### STATED TASK
Rewrite each of the entries below with "empty list if none" replaced by "an empty list if nothing is found", changing nothing else. Leave the pictures out of your answer.

### GIVEN ENTRIES
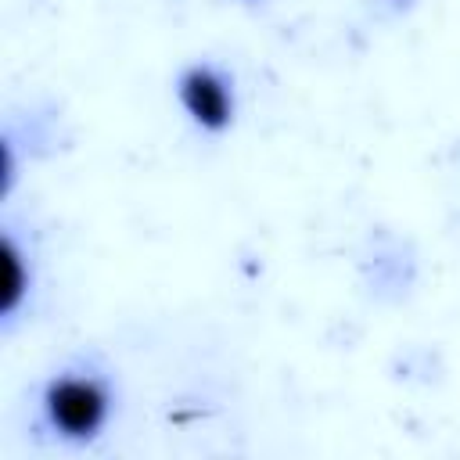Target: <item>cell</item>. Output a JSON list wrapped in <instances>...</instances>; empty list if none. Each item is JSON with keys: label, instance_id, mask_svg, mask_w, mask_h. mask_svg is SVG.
Masks as SVG:
<instances>
[{"label": "cell", "instance_id": "1", "mask_svg": "<svg viewBox=\"0 0 460 460\" xmlns=\"http://www.w3.org/2000/svg\"><path fill=\"white\" fill-rule=\"evenodd\" d=\"M43 424L68 446H90L101 438L115 413V385L90 367H68L54 374L40 392Z\"/></svg>", "mask_w": 460, "mask_h": 460}, {"label": "cell", "instance_id": "2", "mask_svg": "<svg viewBox=\"0 0 460 460\" xmlns=\"http://www.w3.org/2000/svg\"><path fill=\"white\" fill-rule=\"evenodd\" d=\"M176 97L180 108L187 111V119L201 129V133H226L237 119V90H234V75L212 61H194L180 72L176 79Z\"/></svg>", "mask_w": 460, "mask_h": 460}, {"label": "cell", "instance_id": "3", "mask_svg": "<svg viewBox=\"0 0 460 460\" xmlns=\"http://www.w3.org/2000/svg\"><path fill=\"white\" fill-rule=\"evenodd\" d=\"M0 255H4V291H0V320L4 323H14L29 291H32V266L25 259V248L14 241V234L7 230L4 234V244H0Z\"/></svg>", "mask_w": 460, "mask_h": 460}]
</instances>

### WRITTEN REPLY
Target: <item>cell</item>. Output a JSON list wrapped in <instances>...</instances>; an empty list if nothing is found. Each item is JSON with keys: label, instance_id, mask_svg, mask_w, mask_h. mask_svg is SVG.
Masks as SVG:
<instances>
[{"label": "cell", "instance_id": "1", "mask_svg": "<svg viewBox=\"0 0 460 460\" xmlns=\"http://www.w3.org/2000/svg\"><path fill=\"white\" fill-rule=\"evenodd\" d=\"M43 424L68 446H90L101 438L115 413V385L90 367H68L54 374L40 392Z\"/></svg>", "mask_w": 460, "mask_h": 460}, {"label": "cell", "instance_id": "2", "mask_svg": "<svg viewBox=\"0 0 460 460\" xmlns=\"http://www.w3.org/2000/svg\"><path fill=\"white\" fill-rule=\"evenodd\" d=\"M176 97L180 108L187 111V119L201 129V133H226L237 119V90H234V75L212 61H194L180 72L176 79Z\"/></svg>", "mask_w": 460, "mask_h": 460}, {"label": "cell", "instance_id": "3", "mask_svg": "<svg viewBox=\"0 0 460 460\" xmlns=\"http://www.w3.org/2000/svg\"><path fill=\"white\" fill-rule=\"evenodd\" d=\"M0 255H4V291H0V320L4 323H14L29 291H32V266L25 259V248L14 241V234L7 230L4 234V244H0Z\"/></svg>", "mask_w": 460, "mask_h": 460}]
</instances>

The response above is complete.